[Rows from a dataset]
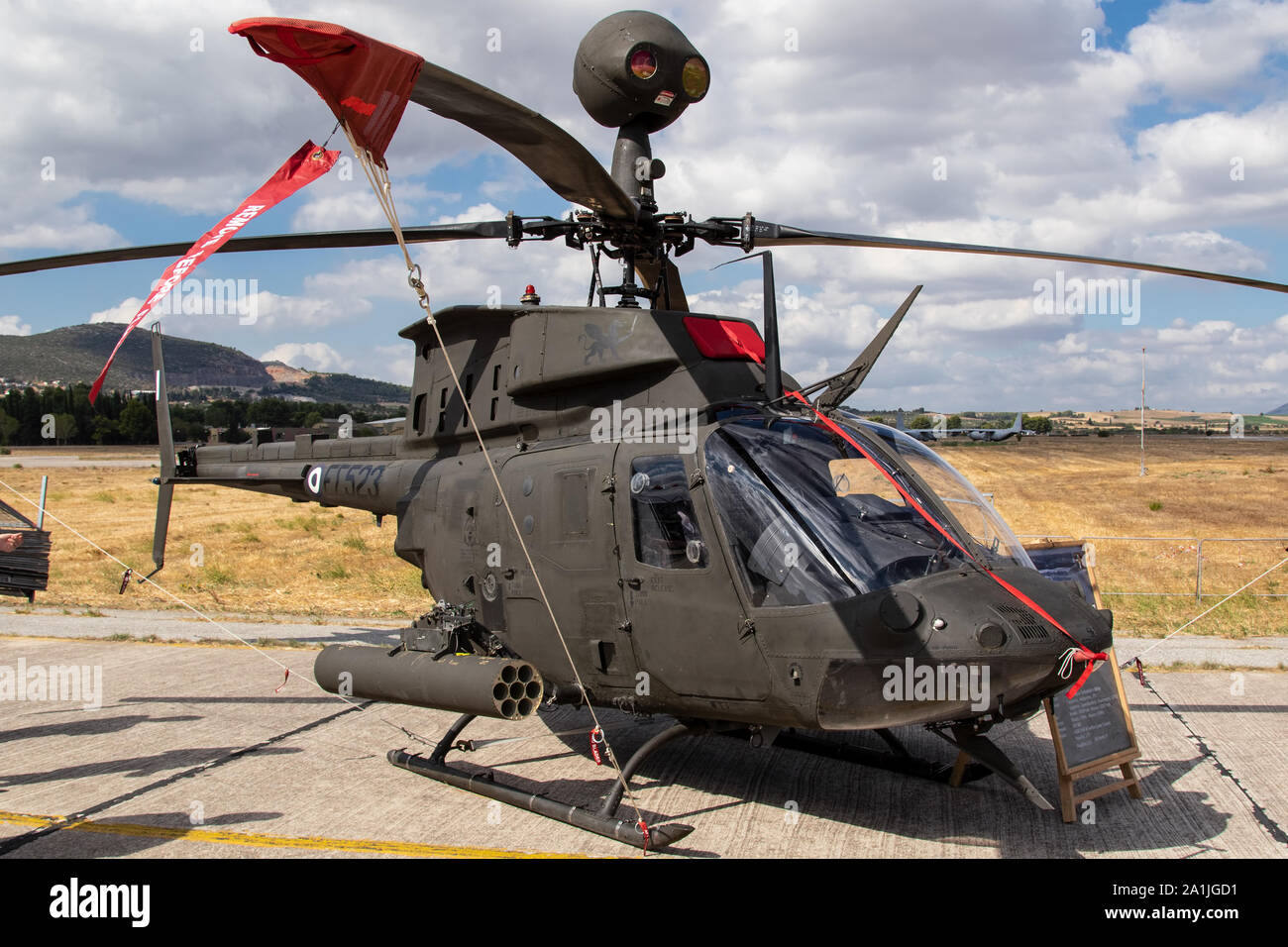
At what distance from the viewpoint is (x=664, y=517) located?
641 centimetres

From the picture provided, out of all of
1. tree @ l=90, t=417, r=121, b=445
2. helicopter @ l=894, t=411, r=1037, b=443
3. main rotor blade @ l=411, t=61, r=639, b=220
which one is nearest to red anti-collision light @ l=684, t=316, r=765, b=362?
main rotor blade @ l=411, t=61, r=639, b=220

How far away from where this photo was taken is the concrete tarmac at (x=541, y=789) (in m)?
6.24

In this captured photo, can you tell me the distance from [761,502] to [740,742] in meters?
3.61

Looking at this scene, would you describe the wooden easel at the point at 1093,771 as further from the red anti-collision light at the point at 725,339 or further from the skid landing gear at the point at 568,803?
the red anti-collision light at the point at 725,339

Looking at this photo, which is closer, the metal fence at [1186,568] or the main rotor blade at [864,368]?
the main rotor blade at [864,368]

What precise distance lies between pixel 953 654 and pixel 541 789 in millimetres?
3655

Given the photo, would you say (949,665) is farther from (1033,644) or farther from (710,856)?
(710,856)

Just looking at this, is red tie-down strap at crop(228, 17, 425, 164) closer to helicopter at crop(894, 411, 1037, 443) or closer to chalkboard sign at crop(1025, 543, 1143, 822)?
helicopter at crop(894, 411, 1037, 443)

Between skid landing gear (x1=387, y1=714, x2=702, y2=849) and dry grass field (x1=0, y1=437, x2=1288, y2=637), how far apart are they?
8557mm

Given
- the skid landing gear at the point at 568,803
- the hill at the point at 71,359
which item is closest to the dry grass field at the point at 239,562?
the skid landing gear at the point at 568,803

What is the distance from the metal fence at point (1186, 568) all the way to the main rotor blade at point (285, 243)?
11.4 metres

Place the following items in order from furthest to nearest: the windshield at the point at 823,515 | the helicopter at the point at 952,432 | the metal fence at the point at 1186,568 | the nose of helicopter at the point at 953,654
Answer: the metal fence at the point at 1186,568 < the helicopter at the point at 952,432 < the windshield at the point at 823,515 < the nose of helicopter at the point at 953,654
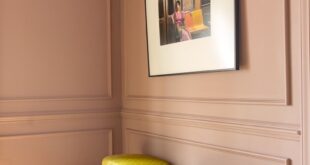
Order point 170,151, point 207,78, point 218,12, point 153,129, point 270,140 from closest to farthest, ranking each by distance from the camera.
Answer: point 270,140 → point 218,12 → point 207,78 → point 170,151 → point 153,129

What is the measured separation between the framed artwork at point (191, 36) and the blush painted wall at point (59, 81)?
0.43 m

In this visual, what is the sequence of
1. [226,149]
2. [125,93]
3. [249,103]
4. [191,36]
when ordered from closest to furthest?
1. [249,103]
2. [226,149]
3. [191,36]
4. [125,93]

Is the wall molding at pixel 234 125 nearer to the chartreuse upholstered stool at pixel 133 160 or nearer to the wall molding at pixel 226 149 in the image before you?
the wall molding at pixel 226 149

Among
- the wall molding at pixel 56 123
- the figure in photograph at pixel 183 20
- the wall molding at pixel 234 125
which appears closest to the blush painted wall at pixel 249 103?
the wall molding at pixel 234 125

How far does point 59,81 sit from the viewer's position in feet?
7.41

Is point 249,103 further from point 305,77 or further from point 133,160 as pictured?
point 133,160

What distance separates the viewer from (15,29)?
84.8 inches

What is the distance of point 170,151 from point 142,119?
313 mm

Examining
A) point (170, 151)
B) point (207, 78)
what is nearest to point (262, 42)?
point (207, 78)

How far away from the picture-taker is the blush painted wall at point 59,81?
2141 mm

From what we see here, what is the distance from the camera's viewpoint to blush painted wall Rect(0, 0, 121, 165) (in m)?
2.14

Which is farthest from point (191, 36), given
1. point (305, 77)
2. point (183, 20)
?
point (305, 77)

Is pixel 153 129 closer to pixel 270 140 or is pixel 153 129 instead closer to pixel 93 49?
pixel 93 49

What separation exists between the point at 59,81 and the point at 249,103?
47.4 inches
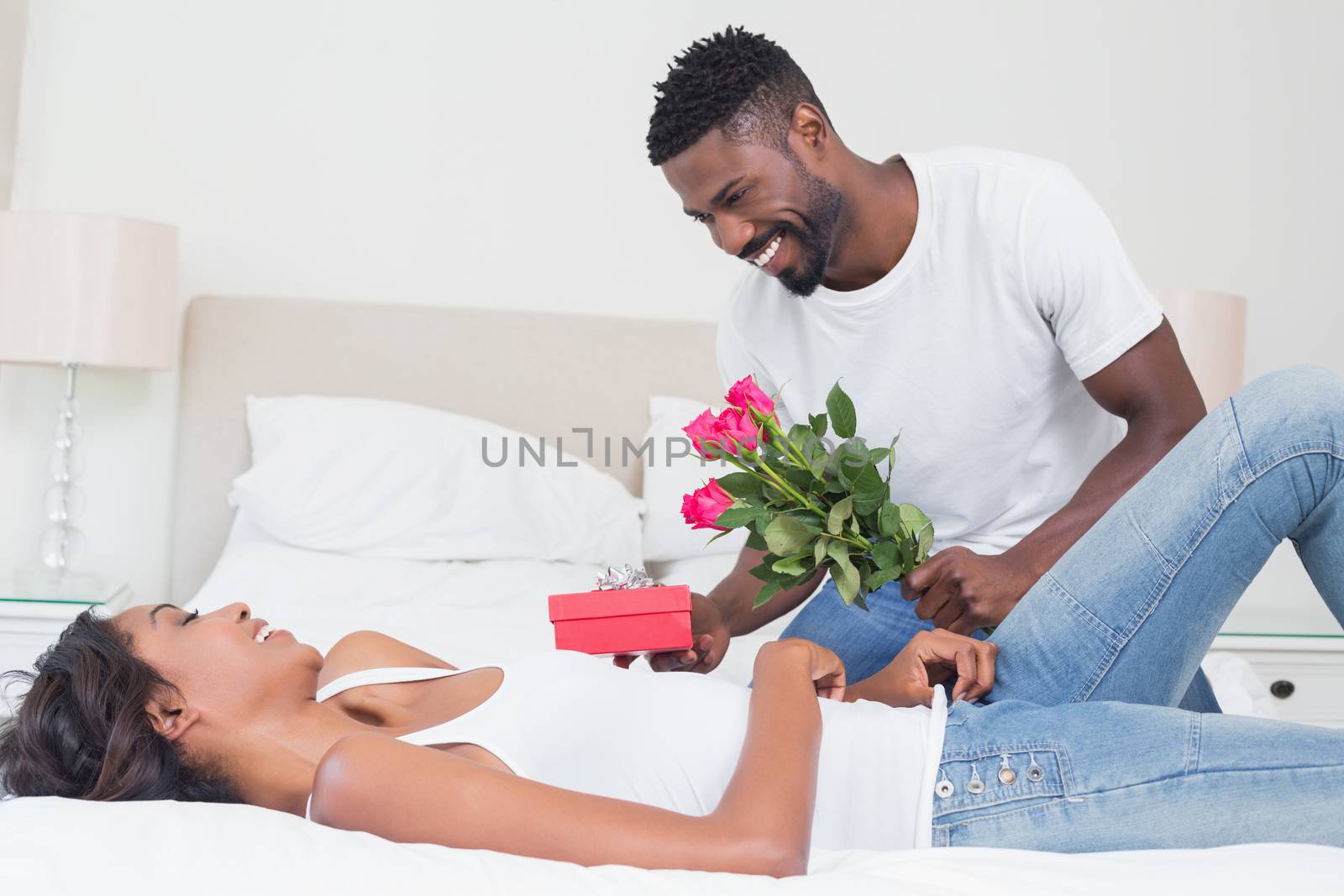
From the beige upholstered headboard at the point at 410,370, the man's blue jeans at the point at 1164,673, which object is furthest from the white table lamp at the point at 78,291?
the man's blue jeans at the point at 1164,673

▸ **Written instruction**
Copy out all of the items above word for word, omitting the pictures.

▸ **Exercise result**
At what distance from the viewpoint is (x=664, y=517) located?
641 centimetres

From the picture provided, out of all of
1. tree @ l=90, t=417, r=121, b=445
2. helicopter @ l=894, t=411, r=1037, b=443
3. main rotor blade @ l=411, t=61, r=639, b=220
which one is nearest to red anti-collision light @ l=684, t=316, r=765, b=362?
main rotor blade @ l=411, t=61, r=639, b=220

How far away from where this photo was taken is the concrete tarmac at (x=541, y=789) (in m)?
6.24

In this captured photo, can you tell me the distance from [761,502] to [740,742] in meters?
3.61

Looking at this scene, would you describe the wooden easel at the point at 1093,771 as further from the red anti-collision light at the point at 725,339 or further from the skid landing gear at the point at 568,803?
the red anti-collision light at the point at 725,339

Looking at this photo, which is closer, the metal fence at [1186,568] or the main rotor blade at [864,368]?
the main rotor blade at [864,368]

What precise distance lies between pixel 953 654 and pixel 541 789 in millimetres?
3655

Given the photo, would you say (949,665) is farther from (1033,644) or farther from (710,856)?
(710,856)

Just looking at this, is red tie-down strap at crop(228, 17, 425, 164) closer to helicopter at crop(894, 411, 1037, 443) or closer to chalkboard sign at crop(1025, 543, 1143, 822)?
helicopter at crop(894, 411, 1037, 443)

Between skid landing gear (x1=387, y1=714, x2=702, y2=849) and dry grass field (x1=0, y1=437, x2=1288, y2=637), how far apart are they?
8557mm

Given
- the skid landing gear at the point at 568,803
- the hill at the point at 71,359
which item is closest to the dry grass field at the point at 239,562?
the skid landing gear at the point at 568,803

What is the distance from the metal fence at point (1186, 568) all the way to the main rotor blade at point (285, 243)?
11.4 metres

Place the following items in order from furthest to nearest: the windshield at the point at 823,515 | the helicopter at the point at 952,432 | the metal fence at the point at 1186,568 | the nose of helicopter at the point at 953,654
Answer: the metal fence at the point at 1186,568 < the helicopter at the point at 952,432 < the windshield at the point at 823,515 < the nose of helicopter at the point at 953,654
Order point 170,151, point 207,78, point 218,12, point 153,129, point 270,140 from closest to farthest, ranking each by distance from the camera.
Answer: point 270,140 → point 218,12 → point 207,78 → point 170,151 → point 153,129

What is the measured separation between the framed artwork at point (191, 36) and the blush painted wall at point (59, 81)?
0.43 m

In this visual, what is the sequence of
1. [226,149]
2. [125,93]
3. [249,103]
4. [191,36]
when ordered from closest to furthest?
1. [249,103]
2. [226,149]
3. [191,36]
4. [125,93]

Is the wall molding at pixel 234 125 nearer to the chartreuse upholstered stool at pixel 133 160 or nearer to the wall molding at pixel 226 149 in the image before you?
the wall molding at pixel 226 149

Among
- the wall molding at pixel 56 123
- the figure in photograph at pixel 183 20
- the wall molding at pixel 234 125
which appears closest to the blush painted wall at pixel 249 103?
the wall molding at pixel 234 125

How far does point 59,81 sit from the viewer's position in feet?
7.41

Is point 249,103 further from point 305,77 or further from point 133,160 as pictured?
point 133,160

What distance separates the viewer from (15,29)?
84.8 inches

What is the distance of point 170,151 from point 142,119?
313 mm

Examining
A) point (170, 151)
B) point (207, 78)
what is nearest to point (262, 42)?
point (207, 78)

How far away from the picture-taker is the blush painted wall at point 59,81?
2141 mm

From what we see here, what is the distance from the camera's viewpoint to blush painted wall Rect(0, 0, 121, 165) (in m)?
2.14

Which is farthest from point (191, 36), given
1. point (305, 77)
2. point (183, 20)
?
point (305, 77)

Is pixel 153 129 closer to pixel 270 140 or is pixel 153 129 instead closer to pixel 93 49?
pixel 93 49

What separation exists between the point at 59,81 and the point at 249,103?
47.4 inches
From the beige upholstered headboard at the point at 410,370, the man's blue jeans at the point at 1164,673, which object is furthest from the white table lamp at the point at 78,291?
the man's blue jeans at the point at 1164,673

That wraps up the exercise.